“Phwoar,” I thought. Then I felt a little ashamed because the familiar, doe-eyed, floppy-haired teenager on the cover looked remarkably like one of my son’s hot young friends. Or, worse, he was probably in a boy band.Whatever, he was the bomb … er. The bomber. Here was the Boston bombing suspect, Dzhokhar Tsarnaev, found bloodied in a boat, hiding from a massive police manhunt after he and his brother – killed in the chase – apparently packed rucksacks with nails and explosives, and then massacred and maimed scores of people near the finish line of the Boston Marathon.
Yet he looks lovely as he smoulders into the camera. Of course, America immediately went into meltdown. How dare Rolling Stone portray Tsarnaev as a pin-up!
There were calls for the issue to be withdrawn, banned, and there were angry declarations that people would never buy Rolling Stone again. They said the magazine had posed the terror suspect, that they were glamourising him…
Yet this exact photo, with Tsarnaev creamy-skinned and soft-focused, was used on the front page of the New York Times in May. Nobody minded then.
Presumably the horrified reaction now is a reaction, not so much to the photo but to the individual’s reaction to the photo, because I clearly wasn’t the only one who went “Who’s the hunk? Oh.” I wasn’t the only one who fancied a terrorist.
Hell, I have past form in dating criminals purely because they were big-eyed with coy fringes.

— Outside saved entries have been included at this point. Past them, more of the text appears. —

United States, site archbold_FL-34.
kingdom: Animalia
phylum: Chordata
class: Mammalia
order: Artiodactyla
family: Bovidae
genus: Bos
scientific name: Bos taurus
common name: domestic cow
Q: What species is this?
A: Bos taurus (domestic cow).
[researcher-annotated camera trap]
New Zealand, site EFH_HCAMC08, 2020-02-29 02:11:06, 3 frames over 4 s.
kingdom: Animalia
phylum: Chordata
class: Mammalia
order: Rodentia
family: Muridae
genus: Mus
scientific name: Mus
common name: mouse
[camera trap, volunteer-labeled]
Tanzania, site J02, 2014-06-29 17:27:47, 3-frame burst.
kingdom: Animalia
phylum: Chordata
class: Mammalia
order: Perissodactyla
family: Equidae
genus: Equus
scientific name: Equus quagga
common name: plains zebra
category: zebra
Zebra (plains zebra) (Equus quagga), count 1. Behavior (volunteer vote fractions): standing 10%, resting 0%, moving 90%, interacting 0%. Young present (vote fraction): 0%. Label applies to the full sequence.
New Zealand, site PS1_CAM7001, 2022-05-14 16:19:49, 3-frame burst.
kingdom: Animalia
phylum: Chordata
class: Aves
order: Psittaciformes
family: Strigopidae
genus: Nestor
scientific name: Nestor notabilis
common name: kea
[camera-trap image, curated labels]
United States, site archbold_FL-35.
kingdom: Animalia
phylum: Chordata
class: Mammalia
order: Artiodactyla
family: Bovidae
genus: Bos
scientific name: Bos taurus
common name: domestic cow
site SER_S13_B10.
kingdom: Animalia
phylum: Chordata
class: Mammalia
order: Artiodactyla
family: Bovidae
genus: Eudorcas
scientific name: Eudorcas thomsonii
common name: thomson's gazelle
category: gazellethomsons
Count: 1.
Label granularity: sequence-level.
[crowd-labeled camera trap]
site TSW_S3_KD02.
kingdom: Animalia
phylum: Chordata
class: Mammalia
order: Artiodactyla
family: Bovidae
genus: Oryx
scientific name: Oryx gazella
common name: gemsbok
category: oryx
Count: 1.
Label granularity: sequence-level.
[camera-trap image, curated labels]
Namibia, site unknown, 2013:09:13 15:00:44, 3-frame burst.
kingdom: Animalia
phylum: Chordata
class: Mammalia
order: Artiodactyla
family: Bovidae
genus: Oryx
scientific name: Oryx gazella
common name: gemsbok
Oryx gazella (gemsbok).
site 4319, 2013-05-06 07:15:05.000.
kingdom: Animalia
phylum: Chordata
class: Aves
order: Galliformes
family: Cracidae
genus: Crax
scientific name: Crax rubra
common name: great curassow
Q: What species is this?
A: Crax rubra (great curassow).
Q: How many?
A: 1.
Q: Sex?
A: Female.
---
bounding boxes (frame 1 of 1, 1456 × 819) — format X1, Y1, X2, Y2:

Such is the banality of evil.
So did I miss the part in the rulebook for life that says criminals must be ugly? That terrorists must have long beards? Beady eyes? Goiters and hairy warts?
That, surely, is the point of the magazine’s article: bad books sometimes have winsome covers, and we are fools if we think evil manifests in the physical.
As my African-American friend succinctly put it: “It’s easier to think that evil’s face is different than ours. That’s part of racism’s hold – the belief I’ll recognise evil.”
Perhaps then Rolling Stone’s cover is just a mirror. Perhaps we should focus instead on what it reflects about human nature, and human prejudice.